YOUR INSTRUCTIONS:
Put the lines of the records, from the line containing "How far is (x=1158, y=401)" through the line containing "From this image" with both ends included, into a Markdown table with the columns Row and Line. Number the rows and leave out blank lines.

──────── RECORDS SHOWN ────────

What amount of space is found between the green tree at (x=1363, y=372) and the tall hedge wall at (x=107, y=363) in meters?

────────
──────── RECORDS SHOWN ────────

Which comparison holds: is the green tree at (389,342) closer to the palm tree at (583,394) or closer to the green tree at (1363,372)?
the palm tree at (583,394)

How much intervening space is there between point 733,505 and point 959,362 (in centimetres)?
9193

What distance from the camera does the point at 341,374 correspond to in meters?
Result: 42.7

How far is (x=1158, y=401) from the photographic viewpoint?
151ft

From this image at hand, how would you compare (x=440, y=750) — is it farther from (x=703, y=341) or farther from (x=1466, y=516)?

────────

THE OUTPUT:
| Row | Line |
|---|---|
| 1 | How far is (x=1158, y=401) from the photographic viewpoint? |
| 2 | 151ft |
| 3 | From this image at hand, how would you compare (x=440, y=750) — is it farther from (x=703, y=341) or farther from (x=1466, y=516)? |